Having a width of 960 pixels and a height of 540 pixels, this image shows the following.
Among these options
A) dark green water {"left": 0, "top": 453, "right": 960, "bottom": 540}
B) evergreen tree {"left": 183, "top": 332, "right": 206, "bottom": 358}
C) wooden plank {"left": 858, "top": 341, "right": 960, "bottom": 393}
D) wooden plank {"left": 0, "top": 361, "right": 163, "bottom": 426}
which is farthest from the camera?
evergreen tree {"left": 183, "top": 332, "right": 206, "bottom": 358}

*****

- **SHORT TASK**:
Copy out all of the data above line for line, keeping every word, number, and mark unchanged.

- **SOLUTION TO THIS TASK**:
Having a width of 960 pixels and a height of 540 pixels, this image shows the following.
Among these options
A) dark green water {"left": 0, "top": 453, "right": 960, "bottom": 540}
B) evergreen tree {"left": 183, "top": 332, "right": 206, "bottom": 358}
C) wooden plank {"left": 858, "top": 341, "right": 960, "bottom": 393}
D) wooden plank {"left": 0, "top": 361, "right": 163, "bottom": 426}
which is farthest from the camera?
evergreen tree {"left": 183, "top": 332, "right": 206, "bottom": 358}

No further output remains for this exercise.